PROVIDED RECORDS =
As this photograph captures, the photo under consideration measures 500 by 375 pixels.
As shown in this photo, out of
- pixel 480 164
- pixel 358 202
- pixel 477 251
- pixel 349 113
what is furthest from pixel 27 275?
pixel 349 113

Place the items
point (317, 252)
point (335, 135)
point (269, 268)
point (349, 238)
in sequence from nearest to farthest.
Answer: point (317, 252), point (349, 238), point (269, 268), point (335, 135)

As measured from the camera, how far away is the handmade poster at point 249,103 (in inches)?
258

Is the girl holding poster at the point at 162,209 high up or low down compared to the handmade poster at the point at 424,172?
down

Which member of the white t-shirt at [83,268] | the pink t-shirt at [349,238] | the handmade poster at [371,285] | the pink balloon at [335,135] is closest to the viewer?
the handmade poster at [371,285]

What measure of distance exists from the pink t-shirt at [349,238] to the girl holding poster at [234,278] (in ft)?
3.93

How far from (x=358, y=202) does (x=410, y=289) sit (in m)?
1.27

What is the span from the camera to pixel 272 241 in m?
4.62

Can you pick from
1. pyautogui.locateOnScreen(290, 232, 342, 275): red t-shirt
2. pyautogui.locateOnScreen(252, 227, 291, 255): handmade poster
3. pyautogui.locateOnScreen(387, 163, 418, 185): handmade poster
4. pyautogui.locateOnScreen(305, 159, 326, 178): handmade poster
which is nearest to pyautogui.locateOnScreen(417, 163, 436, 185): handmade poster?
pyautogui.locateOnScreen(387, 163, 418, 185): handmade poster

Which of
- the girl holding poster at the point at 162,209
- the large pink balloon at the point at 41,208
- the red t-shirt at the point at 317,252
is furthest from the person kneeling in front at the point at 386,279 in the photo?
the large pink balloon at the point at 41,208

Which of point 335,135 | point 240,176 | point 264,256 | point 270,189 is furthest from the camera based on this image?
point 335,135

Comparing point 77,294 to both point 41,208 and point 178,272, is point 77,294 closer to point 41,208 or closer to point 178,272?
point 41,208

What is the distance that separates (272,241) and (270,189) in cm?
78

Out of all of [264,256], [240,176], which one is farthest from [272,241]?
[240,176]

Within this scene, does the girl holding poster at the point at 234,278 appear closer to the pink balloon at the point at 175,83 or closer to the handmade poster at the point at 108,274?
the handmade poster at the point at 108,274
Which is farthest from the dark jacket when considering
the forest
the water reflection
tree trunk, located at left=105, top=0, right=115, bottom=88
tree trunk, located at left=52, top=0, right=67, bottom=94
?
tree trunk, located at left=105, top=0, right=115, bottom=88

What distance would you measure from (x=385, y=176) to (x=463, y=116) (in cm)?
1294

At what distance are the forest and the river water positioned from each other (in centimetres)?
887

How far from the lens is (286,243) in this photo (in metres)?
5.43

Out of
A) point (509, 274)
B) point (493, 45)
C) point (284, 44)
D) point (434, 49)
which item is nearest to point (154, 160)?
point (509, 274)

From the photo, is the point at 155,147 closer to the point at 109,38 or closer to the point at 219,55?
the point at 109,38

TASK REQUIREMENTS =
Could you turn the stretch from the line containing "Which is farthest" through the end of the listing into a Markdown table with the columns No. and Text, numbering each row and leaving out blank lines?

REPLY =
| No. | Text |
|---|---|
| 1 | Which is farthest from the dark jacket when considering |
| 2 | the forest |
| 3 | the water reflection |
| 4 | tree trunk, located at left=105, top=0, right=115, bottom=88 |
| 5 | tree trunk, located at left=52, top=0, right=67, bottom=94 |
| 6 | ? |
| 7 | tree trunk, located at left=105, top=0, right=115, bottom=88 |
| 8 | What distance would you measure from (x=385, y=176) to (x=463, y=116) (in cm)? |
| 9 | 1294 |
| 10 | At what distance are the forest and the river water positioned from each other (in centimetres)? |
| 11 | 887 |
| 12 | How far from the lens is (286,243) in this photo (in metres)? |
| 13 | 5.43 |
| 14 | Out of |
| 15 | A) point (509, 274) |
| 16 | B) point (493, 45) |
| 17 | C) point (284, 44) |
| 18 | D) point (434, 49) |
| 19 | which item is nearest to point (154, 160)? |
| 20 | point (509, 274) |
| 21 | From the photo, is the point at 155,147 closer to the point at 109,38 or closer to the point at 219,55? |
| 22 | the point at 109,38 |